───── SOURCE MATERIAL

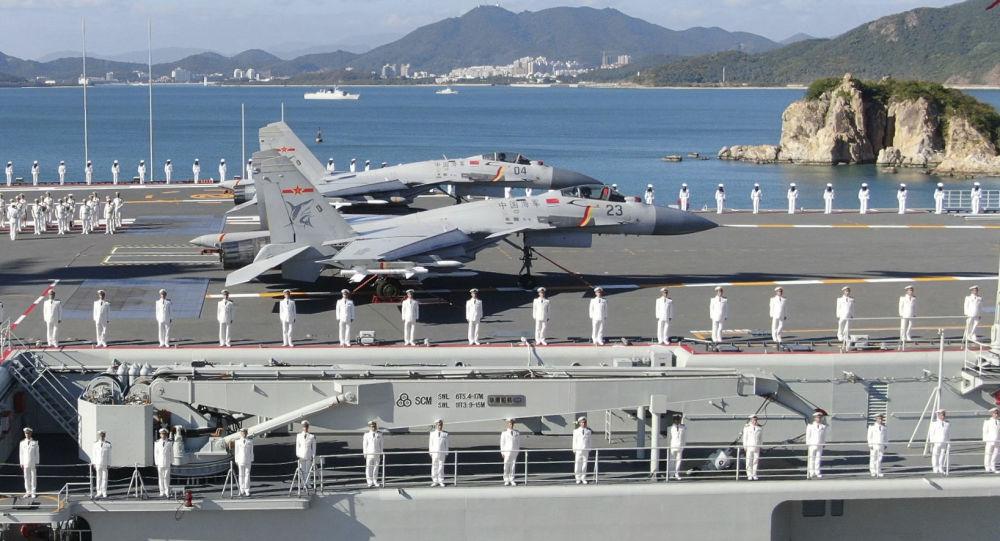 中国大陆完全掌握对台军事威慑主导权,不会随美国起舞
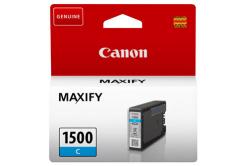 Canon cartus original PGI-1500 C, cyan, 300 pagini, 4.5ml, 9229B001, Canon MAXIFY MB2050,MB2150,MB2155,MB2350,MB2750,MB2755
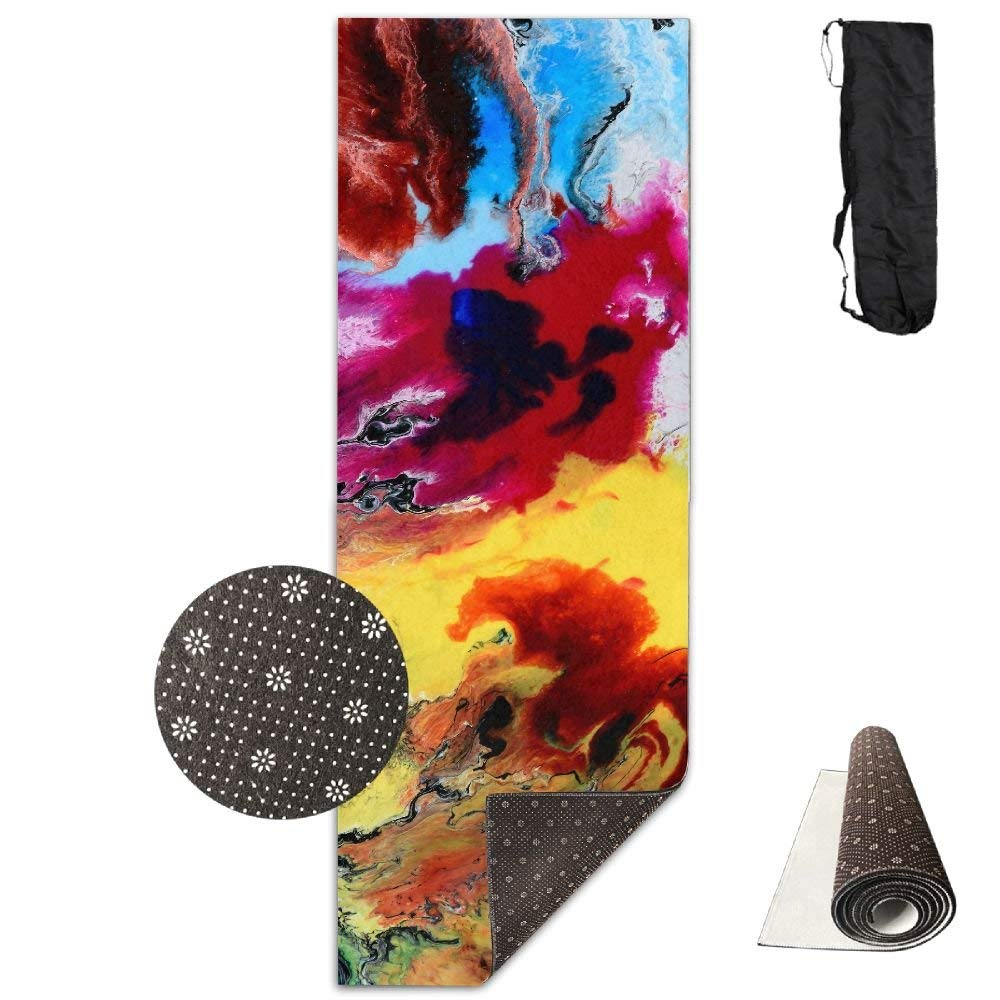 colorful Marble Pattern Premium Print Durable Concise Fun Printing Yoga Mat for Yoga, Workout, Fitness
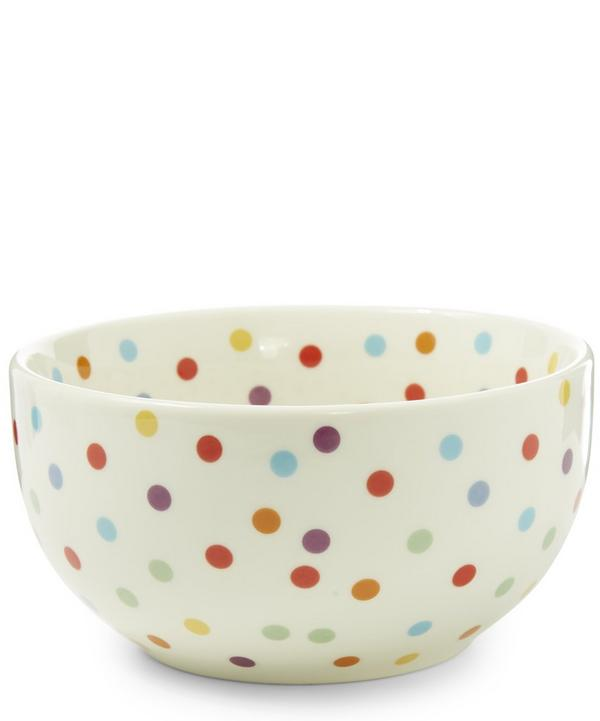 Polka Dot Cereal Bowl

──────────

§ **EXERCISE DETAILS**:
Word for word, retype all of the data above, but include no pictures.

§ **ANSWER SPACE**:
 中国大陆完全掌握对台军事威慑主导权,不会随美国起舞
 Canon cartus original PGI-1500 C, cyan, 300 pagini, 4.5ml, 9229B001, Canon MAXIFY MB2050,MB2150,MB2155,MB2350,MB2750,MB2755
 colorful Marble Pattern Premium Print Durable Concise Fun Printing Yoga Mat for Yoga, Workout, Fitness
 Polka Dot Cereal Bowl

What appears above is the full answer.